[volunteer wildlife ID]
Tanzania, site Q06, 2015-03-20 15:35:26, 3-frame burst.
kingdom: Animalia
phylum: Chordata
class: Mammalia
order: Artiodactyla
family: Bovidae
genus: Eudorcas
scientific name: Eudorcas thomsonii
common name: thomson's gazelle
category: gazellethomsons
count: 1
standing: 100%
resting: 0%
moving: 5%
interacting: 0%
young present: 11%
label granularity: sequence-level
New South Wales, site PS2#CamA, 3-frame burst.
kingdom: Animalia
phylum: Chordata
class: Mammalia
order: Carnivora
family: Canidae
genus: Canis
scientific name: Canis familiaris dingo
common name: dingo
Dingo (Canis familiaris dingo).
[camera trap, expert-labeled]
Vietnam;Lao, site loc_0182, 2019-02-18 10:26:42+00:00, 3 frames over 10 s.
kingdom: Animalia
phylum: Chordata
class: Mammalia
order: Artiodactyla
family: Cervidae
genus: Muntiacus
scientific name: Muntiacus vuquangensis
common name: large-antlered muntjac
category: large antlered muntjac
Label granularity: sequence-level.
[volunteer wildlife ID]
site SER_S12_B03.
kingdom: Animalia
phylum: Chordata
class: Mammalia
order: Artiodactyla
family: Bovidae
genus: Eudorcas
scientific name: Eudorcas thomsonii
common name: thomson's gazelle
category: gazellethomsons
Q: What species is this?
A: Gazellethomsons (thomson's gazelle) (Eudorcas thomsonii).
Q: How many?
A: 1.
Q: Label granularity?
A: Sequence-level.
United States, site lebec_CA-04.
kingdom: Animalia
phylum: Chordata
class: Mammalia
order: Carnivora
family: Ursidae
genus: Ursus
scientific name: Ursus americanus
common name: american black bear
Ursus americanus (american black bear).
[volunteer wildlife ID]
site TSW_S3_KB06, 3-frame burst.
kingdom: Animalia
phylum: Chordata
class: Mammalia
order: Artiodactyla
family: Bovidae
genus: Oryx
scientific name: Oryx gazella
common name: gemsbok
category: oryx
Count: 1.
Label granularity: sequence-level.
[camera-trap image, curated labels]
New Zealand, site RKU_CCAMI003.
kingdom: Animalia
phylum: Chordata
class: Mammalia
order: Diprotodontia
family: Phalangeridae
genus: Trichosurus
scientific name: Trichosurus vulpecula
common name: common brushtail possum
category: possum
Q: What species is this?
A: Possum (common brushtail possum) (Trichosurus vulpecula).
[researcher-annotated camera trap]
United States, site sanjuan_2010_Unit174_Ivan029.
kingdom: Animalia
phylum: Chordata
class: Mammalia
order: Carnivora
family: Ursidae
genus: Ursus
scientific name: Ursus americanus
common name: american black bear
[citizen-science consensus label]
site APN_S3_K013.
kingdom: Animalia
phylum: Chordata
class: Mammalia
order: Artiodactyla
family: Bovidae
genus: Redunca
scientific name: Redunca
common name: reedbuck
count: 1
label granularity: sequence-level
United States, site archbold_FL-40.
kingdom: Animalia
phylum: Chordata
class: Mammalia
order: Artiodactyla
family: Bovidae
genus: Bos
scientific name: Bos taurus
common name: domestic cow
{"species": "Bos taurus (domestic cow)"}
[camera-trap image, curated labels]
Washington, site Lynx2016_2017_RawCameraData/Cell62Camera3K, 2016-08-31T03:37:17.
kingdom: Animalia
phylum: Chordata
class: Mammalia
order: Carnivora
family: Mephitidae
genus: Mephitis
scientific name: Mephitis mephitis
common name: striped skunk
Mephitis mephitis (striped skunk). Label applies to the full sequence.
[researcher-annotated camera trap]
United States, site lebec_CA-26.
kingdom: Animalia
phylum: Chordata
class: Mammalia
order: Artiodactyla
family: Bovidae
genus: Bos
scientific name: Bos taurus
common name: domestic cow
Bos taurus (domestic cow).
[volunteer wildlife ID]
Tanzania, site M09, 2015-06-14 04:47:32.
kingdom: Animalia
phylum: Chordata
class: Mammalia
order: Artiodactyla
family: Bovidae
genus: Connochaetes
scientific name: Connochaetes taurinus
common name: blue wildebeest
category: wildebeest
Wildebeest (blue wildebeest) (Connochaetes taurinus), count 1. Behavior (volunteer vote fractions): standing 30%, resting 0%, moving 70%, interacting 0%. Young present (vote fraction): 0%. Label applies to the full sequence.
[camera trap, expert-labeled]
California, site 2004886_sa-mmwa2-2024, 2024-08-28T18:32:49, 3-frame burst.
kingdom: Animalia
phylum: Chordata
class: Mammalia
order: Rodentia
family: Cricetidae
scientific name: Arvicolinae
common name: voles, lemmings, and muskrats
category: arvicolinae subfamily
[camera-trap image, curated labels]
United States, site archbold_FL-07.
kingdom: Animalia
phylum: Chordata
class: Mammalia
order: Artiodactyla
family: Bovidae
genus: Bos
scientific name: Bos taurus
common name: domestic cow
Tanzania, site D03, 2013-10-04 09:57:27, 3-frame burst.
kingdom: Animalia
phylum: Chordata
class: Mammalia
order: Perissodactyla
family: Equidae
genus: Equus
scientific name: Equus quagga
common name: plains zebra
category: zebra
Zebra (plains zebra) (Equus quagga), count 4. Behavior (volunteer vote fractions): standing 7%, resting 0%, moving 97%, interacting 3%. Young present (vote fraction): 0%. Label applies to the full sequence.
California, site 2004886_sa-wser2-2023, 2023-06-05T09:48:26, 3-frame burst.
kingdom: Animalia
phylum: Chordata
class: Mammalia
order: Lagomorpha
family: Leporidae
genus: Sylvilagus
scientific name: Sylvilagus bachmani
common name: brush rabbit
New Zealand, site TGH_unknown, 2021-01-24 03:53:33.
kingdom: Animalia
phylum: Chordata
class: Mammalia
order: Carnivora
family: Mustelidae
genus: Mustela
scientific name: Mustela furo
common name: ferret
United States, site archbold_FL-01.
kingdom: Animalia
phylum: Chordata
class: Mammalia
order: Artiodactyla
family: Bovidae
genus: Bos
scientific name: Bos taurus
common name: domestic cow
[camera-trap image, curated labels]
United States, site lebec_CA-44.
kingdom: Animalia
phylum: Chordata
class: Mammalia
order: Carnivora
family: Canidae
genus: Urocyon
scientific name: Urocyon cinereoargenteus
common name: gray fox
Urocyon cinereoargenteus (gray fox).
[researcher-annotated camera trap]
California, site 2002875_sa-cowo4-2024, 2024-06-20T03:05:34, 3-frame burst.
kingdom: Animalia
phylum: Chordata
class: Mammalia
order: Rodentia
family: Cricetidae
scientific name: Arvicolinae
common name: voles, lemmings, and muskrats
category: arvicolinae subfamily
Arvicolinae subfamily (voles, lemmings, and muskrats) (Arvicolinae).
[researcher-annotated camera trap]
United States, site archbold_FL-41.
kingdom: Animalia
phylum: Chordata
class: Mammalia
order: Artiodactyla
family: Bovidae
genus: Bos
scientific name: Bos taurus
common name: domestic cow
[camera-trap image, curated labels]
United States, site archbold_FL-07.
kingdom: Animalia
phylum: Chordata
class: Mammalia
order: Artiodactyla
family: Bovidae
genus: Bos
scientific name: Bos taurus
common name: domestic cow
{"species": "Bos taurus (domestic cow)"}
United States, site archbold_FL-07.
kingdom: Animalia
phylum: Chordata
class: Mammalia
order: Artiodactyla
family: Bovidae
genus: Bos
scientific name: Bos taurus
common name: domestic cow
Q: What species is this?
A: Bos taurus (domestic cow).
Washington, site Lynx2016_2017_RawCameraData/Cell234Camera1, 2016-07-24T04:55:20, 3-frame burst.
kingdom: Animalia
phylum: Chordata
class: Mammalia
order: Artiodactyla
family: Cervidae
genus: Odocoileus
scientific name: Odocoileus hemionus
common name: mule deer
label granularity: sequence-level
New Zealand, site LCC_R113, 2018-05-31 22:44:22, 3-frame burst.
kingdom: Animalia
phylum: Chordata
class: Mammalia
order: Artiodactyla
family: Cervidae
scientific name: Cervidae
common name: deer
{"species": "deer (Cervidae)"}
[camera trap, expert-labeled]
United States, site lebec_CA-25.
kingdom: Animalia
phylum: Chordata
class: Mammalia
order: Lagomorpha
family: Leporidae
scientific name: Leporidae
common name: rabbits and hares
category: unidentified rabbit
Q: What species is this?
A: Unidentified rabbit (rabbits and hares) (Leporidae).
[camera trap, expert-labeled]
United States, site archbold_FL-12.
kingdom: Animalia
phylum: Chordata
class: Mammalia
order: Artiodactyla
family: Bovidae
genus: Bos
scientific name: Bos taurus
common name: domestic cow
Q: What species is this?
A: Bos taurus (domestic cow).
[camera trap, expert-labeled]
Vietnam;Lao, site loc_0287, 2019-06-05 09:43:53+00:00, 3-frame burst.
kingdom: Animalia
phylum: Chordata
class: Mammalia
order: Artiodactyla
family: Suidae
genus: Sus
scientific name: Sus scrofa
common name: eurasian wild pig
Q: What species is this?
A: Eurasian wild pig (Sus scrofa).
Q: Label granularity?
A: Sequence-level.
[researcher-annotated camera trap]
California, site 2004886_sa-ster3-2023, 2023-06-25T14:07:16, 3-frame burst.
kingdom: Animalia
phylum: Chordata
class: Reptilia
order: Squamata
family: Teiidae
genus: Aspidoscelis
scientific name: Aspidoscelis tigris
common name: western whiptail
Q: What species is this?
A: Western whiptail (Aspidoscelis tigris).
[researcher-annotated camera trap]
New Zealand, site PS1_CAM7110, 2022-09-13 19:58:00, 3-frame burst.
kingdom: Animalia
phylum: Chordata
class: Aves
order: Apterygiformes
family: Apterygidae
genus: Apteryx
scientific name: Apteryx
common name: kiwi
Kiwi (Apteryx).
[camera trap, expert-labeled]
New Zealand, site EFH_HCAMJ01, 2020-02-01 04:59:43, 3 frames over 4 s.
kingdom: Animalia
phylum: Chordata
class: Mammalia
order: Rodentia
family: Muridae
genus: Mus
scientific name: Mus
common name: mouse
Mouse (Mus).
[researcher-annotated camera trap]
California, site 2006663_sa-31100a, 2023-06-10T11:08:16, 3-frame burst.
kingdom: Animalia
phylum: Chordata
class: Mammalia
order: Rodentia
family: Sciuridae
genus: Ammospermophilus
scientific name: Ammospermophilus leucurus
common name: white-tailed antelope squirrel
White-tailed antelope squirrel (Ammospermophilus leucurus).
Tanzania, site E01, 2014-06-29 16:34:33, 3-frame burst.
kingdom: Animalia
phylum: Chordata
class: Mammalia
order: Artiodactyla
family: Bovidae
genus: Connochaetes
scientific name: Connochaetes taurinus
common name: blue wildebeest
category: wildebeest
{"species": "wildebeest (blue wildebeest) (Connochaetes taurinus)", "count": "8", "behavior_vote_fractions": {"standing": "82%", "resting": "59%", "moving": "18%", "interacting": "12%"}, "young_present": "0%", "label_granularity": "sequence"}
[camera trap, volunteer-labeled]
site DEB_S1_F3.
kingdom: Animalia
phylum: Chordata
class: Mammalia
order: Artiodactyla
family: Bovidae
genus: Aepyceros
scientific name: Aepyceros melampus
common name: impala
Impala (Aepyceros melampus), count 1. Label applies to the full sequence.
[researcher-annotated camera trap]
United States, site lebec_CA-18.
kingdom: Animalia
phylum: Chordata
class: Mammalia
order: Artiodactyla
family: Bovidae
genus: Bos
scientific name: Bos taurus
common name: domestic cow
* * *
Task requirements:
Report each line above that includes the string "over".

Written solution:
Vietnam;Lao, site loc_0182, 2019-02-18 10:26:42+00:00, 3 frames over 10 s.
New Zealand, site EFH_HCAMJ01, 2020-02-01 04:59:43, 3 frames over 4 s.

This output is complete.